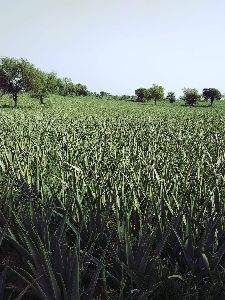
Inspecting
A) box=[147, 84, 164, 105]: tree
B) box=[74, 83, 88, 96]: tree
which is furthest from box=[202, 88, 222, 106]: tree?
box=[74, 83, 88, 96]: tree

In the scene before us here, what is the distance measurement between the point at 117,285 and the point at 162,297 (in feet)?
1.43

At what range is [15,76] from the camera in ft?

...

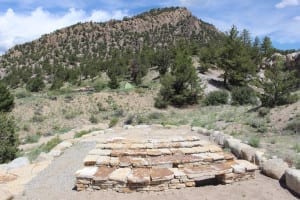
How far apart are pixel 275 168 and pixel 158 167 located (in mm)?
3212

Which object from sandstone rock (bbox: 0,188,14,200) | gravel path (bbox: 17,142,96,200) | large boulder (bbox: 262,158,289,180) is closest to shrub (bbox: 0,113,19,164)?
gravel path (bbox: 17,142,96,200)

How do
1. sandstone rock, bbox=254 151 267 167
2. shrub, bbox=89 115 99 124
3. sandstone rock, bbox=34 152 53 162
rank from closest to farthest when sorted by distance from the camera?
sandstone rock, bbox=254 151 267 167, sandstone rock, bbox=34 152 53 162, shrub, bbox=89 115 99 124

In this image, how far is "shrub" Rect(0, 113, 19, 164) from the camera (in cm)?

▶ Direction:
Output the lines starting at the one containing "Which object from" and ending at the one containing "In this image, how" as a numbered list, omitting blank lines.

▶ Full output:
1. Which object from sandstone rock (bbox: 0,188,14,200) | gravel path (bbox: 17,142,96,200) | large boulder (bbox: 262,158,289,180) is closest to shrub (bbox: 0,113,19,164)?
2. gravel path (bbox: 17,142,96,200)
3. How do
4. 1. sandstone rock, bbox=254 151 267 167
5. 2. shrub, bbox=89 115 99 124
6. 3. sandstone rock, bbox=34 152 53 162
7. rank from closest to farthest when sorted by distance from the camera?
8. sandstone rock, bbox=254 151 267 167, sandstone rock, bbox=34 152 53 162, shrub, bbox=89 115 99 124
9. In this image, how far is "shrub" Rect(0, 113, 19, 164) from the camera (in cm)?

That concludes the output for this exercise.